Let us start by analyzing System A:
[tex]\[
\begin{array}{c}
5x - y = -11 \quad \text{(1)} \\
3x - 2y = -8 \quad \text{(2)}
\end{array}
\][/tex]
We were instructed to obtain system B by replacing the second equation by adding it to the first equation multiplied by -2. Let's follow these steps:
1. Multiply equation (1) by -2:
[tex]\[
-2 \times (5x - y) = -2 \times (-11)
\][/tex]
[tex]\[
-10x + 2y = 22 \quad \text{(3)}
\][/tex]
2. Add equation (3) to equation (2):
[tex]\[
(3x - 2y) + (-10x + 2y) = -8 + 22
\][/tex]
[tex]\[
3x - 10x = -8 + 22
\][/tex]
[tex]\[
-7x = 14 \quad \text{(4)}
\][/tex]
Thus, System B is:
[tex]\[
\begin{array}{c}
5x - y = -11 \\
-7x = 14
\end{array}
\][/tex]
Now, let's verify if the solution [tex]\((-2, 1)\)[/tex] is valid for both systems.

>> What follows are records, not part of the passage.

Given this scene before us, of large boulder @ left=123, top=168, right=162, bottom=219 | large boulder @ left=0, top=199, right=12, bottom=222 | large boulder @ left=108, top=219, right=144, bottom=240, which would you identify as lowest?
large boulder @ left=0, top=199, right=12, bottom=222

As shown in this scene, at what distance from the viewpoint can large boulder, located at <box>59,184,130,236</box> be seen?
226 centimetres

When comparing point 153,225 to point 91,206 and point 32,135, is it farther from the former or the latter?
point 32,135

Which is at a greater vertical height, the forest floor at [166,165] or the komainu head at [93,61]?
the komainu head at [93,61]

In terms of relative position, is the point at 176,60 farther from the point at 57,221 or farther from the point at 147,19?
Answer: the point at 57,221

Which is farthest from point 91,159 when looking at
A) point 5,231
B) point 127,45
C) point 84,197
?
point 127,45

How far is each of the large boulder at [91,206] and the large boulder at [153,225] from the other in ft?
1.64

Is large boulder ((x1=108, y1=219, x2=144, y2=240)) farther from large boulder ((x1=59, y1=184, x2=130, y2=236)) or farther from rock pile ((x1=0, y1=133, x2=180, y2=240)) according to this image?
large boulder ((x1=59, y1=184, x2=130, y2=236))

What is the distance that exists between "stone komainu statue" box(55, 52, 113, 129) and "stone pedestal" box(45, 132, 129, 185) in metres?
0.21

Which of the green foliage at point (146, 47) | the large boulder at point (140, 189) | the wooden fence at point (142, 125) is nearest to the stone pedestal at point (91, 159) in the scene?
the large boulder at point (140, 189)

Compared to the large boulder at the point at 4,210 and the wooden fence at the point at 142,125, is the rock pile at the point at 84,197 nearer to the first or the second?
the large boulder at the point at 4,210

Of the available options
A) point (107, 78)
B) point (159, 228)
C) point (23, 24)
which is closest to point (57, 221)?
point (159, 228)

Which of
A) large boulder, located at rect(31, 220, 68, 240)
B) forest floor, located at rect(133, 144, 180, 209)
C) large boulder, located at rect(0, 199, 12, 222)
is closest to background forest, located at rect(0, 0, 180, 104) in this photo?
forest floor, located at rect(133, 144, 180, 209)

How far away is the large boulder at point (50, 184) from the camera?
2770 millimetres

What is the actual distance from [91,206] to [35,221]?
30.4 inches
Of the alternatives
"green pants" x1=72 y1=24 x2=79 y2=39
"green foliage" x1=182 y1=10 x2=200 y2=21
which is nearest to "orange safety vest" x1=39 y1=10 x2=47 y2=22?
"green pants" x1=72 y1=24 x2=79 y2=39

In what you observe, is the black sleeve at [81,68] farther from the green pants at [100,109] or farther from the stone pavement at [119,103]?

For the first equation in System A and System B:
[tex]\[
5(-2) - 1 = -10 - 1 = -11
\][/tex]
The left-hand side equals the right-hand side, so this solution satisfies the first equation.
For the second equation in System A:
[tex]\[
3(-2) - 2(1) = -6 - 2 = -8
\][/tex]
The left-hand side equals the right-hand side, so this solution satisfies the second equation of System A.
For the second equation in System B:
[tex]\[
-7(-2) = 14
\][/tex]
The left-hand side equals the right-hand side, so this solution satisfies the second equation of System B as well.
Hence, the solution [tex]\((-2, 1)\)[/tex] is valid for both Systems A and B. Therefore, the correct answer is:
D. The second equation in system B is [tex]\(-7x = 14\)[/tex]. The solution to system B will be the same as the solution to system A.